The father recalled that a victim of an earlier crash in the area had died after not being found within five days. "I wasn't going to let that happen," he said.
Lee Mitchell, the helicopter pilot and part-owner of Skyline Aviation Group at Lake Macquarie, said he discounted his usual helicopter hire rate of 1,200 Australian dollars ($956) an hour when the father explained his plight.
"He came in looking anxious and somewhat fatigued and said he needed helicopter bad," Mitchell told the AP of meeting Tony Lethbridge midmorning on Monday at the Port Macquarie airport.
The father said he had reported his son as a missing person to police and explained his fears of a car accident near home.
"He just said: 'I've got A$1,000 ($797) on me, will that be enough?' and we said: 'Yes, it would,'" Mitchell said.
The helicopter took off soon after with the boy's uncle Michael Lethbridge aboard, because the father was prone to air sickness, the pilot said.
The car was spotted within 15 minutes of flight, about 20 meters (yards) off the road, Mitchell said.

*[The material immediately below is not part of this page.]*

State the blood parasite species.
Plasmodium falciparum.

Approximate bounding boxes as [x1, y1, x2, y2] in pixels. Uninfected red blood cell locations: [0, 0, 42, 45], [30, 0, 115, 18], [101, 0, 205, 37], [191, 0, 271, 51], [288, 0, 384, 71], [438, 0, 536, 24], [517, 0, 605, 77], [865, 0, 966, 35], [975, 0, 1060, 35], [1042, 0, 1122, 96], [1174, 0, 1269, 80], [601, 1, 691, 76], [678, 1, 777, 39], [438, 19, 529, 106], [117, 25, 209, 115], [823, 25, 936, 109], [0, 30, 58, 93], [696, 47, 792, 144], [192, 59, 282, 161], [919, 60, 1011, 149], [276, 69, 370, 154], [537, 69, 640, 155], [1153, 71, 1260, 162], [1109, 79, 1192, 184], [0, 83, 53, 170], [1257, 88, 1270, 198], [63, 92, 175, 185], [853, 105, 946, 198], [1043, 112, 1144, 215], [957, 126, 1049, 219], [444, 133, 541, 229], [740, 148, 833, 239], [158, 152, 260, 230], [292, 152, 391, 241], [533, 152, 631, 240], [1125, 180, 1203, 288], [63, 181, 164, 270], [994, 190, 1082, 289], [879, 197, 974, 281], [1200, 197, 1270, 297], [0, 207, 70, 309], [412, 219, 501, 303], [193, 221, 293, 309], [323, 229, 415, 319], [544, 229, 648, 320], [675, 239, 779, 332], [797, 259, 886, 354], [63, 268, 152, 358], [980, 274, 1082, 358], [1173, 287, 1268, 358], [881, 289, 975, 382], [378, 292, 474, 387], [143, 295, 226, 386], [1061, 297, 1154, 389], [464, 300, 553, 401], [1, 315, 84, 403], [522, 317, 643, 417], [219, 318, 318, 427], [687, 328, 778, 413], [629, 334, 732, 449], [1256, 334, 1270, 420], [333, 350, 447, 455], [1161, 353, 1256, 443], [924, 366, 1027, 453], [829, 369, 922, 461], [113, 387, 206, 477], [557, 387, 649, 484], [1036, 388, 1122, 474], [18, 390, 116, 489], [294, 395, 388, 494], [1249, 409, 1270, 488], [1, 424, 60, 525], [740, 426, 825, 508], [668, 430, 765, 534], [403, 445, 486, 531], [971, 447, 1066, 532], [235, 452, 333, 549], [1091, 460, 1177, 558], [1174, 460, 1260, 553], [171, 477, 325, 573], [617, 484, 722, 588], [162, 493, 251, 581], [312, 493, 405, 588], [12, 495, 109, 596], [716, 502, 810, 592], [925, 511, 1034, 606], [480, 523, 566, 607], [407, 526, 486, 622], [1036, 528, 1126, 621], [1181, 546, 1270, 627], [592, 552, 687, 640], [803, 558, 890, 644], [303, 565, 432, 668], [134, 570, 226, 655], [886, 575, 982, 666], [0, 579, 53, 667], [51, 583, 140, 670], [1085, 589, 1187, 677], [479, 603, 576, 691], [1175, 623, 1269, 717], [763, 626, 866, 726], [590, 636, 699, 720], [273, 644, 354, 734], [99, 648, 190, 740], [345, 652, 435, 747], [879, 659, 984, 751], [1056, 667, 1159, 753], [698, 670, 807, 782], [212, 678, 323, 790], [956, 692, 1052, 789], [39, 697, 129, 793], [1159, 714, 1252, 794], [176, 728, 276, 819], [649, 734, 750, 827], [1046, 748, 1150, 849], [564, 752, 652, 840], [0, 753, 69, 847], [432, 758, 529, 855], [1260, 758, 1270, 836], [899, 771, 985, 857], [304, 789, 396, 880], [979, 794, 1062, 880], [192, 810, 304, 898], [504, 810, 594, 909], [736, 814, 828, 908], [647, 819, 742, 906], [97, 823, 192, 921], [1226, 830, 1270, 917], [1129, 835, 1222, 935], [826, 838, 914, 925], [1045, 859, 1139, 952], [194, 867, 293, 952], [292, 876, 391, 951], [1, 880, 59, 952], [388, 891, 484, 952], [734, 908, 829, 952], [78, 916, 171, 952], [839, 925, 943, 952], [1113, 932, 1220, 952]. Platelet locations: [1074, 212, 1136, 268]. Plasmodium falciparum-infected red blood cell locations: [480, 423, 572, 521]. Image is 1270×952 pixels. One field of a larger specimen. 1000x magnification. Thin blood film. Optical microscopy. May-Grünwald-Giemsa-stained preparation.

"It was fairly easy to spot from the air. It would've been near impossible to see from the road because it was well below the road level," Mitchell said.
The uncle was the first to reach the car.
"I really didn't want to go. I was scared of what I'd find. As I got closer I seen Sam's head move," Michael Lethbridge told Melbourne Radio 3AW.
"I went from being terrified to ecstatic in a couple of seconds," he said.
Mitchell was hovering overhead when the uncle signaled that the boy was alive.
"We were overwhelmed. It was a great outcome. We've done a lot of search and rescue stuff in previous years and they don't always turn out so favorably," Mitchell said.